::: Testo di studio
Si sta prendendo sempre più coscienza dei danni tremendi che i sali solubili causano giornalmente al nostro patrimonio storico. Ogni grammo polverizzato è una porzione di eredità culturale che se ne va per sempre!
Prima di intervenire per salvare bisognerebbe conoscere, cioè indagare e quantificare. Mi duole dire che nella prassi del restauro comune "minore" e "medio", cioè i più diffusi, è molto raro che si quantifichino i sali presenti. Come mai? Nella mia esperienza personale:
Primo, per ignoranza o sottovalutazione del problema "sali" da parte dei tecnici - sono ancora spesso considerati un problema solo "estetico" i cui sintomi sono da
far sparire invece che una vera malattia da curare;
Secondo, perché in genere l'industria propone (sopratutto per gli intonaci) soluzioni di “risanamenti” globali qualitative e non verificabili sotto il profilo quantitativo, e quindi si guardano bene dal fare o chiedere analisi.
Terzo, Le analisi serie costano, e servono solo se si vuole verificare il risultato di un  risanamento.
::::::
::: Fonte dei dati
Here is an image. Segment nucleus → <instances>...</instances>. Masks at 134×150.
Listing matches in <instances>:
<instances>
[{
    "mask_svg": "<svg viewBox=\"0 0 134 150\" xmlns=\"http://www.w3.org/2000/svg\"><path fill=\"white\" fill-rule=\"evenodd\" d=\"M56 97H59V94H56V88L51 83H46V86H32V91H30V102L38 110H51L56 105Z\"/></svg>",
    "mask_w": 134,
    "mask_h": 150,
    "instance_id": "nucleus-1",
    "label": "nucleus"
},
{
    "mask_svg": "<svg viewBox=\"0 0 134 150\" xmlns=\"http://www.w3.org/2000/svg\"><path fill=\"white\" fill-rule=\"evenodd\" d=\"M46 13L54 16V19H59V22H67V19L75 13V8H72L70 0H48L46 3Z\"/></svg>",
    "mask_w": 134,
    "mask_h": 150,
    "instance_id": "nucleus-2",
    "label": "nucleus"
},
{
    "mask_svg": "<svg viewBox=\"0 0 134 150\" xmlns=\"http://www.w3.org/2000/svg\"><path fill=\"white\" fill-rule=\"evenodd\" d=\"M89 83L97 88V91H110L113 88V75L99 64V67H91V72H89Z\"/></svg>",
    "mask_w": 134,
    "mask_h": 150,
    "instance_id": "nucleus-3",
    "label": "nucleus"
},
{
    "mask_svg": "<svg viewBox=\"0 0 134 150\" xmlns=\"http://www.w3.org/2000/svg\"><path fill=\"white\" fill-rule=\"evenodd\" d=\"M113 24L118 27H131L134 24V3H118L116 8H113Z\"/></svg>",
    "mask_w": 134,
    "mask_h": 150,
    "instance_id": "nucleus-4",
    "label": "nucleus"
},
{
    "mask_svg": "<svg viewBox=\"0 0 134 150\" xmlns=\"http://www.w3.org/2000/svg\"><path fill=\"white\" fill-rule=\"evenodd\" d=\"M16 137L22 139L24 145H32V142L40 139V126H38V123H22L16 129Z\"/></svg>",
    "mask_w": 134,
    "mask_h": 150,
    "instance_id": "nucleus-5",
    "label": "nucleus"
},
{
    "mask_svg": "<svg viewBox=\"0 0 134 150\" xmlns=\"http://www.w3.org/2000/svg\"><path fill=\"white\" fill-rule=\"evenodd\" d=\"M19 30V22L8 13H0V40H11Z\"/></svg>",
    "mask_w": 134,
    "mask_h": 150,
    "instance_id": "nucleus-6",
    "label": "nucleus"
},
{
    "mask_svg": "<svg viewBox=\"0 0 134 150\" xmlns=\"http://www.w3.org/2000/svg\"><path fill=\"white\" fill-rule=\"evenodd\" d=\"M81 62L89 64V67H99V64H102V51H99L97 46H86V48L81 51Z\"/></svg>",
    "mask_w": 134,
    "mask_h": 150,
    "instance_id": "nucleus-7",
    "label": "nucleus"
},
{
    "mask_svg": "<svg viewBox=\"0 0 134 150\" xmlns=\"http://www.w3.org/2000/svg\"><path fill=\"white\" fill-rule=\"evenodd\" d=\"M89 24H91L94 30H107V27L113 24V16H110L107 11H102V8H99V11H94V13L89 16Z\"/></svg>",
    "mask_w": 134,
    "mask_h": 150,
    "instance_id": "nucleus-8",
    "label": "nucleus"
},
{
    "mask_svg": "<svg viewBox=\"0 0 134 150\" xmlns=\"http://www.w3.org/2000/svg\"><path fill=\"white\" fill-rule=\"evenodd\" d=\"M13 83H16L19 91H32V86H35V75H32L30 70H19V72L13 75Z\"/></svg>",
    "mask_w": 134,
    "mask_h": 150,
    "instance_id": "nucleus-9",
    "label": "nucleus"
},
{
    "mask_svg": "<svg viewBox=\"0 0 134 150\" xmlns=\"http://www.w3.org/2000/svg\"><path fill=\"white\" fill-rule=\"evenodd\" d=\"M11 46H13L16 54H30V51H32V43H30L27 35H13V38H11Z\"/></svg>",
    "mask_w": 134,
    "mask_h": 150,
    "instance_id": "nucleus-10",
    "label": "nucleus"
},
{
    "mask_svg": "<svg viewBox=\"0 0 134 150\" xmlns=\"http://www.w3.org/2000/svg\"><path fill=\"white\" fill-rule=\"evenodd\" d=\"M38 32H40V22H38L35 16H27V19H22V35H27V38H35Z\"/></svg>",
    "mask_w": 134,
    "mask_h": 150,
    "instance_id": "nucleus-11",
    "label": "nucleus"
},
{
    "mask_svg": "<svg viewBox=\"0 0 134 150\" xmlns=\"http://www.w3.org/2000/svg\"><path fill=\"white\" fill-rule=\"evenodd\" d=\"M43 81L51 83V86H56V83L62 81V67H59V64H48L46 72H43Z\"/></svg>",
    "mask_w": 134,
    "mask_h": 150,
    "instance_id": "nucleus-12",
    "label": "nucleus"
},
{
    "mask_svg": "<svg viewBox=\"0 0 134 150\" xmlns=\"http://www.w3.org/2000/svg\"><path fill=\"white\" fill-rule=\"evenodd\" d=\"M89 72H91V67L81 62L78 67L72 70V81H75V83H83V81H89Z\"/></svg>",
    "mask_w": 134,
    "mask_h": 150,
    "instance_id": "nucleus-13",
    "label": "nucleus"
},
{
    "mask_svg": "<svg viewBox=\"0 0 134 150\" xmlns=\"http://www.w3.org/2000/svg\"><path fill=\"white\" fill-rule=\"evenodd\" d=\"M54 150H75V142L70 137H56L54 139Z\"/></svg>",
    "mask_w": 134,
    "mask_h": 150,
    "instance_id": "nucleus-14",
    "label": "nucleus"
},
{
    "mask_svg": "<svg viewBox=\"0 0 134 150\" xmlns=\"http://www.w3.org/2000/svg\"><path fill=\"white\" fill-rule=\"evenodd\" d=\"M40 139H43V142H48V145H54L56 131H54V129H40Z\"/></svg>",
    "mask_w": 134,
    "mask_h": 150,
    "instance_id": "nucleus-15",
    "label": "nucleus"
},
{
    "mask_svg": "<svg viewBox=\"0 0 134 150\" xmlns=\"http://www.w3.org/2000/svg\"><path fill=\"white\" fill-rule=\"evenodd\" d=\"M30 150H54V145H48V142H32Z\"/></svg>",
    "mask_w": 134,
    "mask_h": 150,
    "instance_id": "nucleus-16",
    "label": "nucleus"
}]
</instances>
::::::
• _Attività_
Prosegui il testo sui danni dei sali solubili al patrimonio storico, cominciando subito dopo la sua ultima frase.

• _Risposta_
Al sodo: dal punto vista pratico l'indagine principe è conoscere la quantità TOTALE di sali solubili presenti nei primi 3-4 cm di un substrato in percentuale di peso.
Questo in quanto è costì che si verifica l'evaporazione, e il danno è in diretta proporzione alla percentuale di sali solubili presenti.

Un substrato si può considerare :
- "pulito" quando contiene lo 0,1-0,2% di sali solubili totali al suo interno
- "poco contaminato" con lo 0,3-0,5% di sali
- "mediamente contaminato" con lo 0,6-1,5%"
- "molto contaminato" con lo 1,6-3,0%
- a Venezia si trova comunemente il 8-10% (!!!)

La quasi totalità di sali solubili dannosi presenti è rappresentata dai Solfati, Cloruri e Nitrati di Sodio, Calcio, Magnesio e Potassio in varie combinazioni tra di loro.
I sali insolubili non fanno, ovviamente, danni. Non ci sono studi a mia conoscenza che spieghino le conseguenze della interazione di diverse percentuali di diversi sali
presenti assieme. Che ci siano interazioni ne sono certo ma come? . . . quanto?
La norma UNI 11087-2003 che sostituisce la Normal 13/83, stabilisce il metodo della Conduttività per il totale dei sali e della Cromatografia Ionica per le singole specie di sali.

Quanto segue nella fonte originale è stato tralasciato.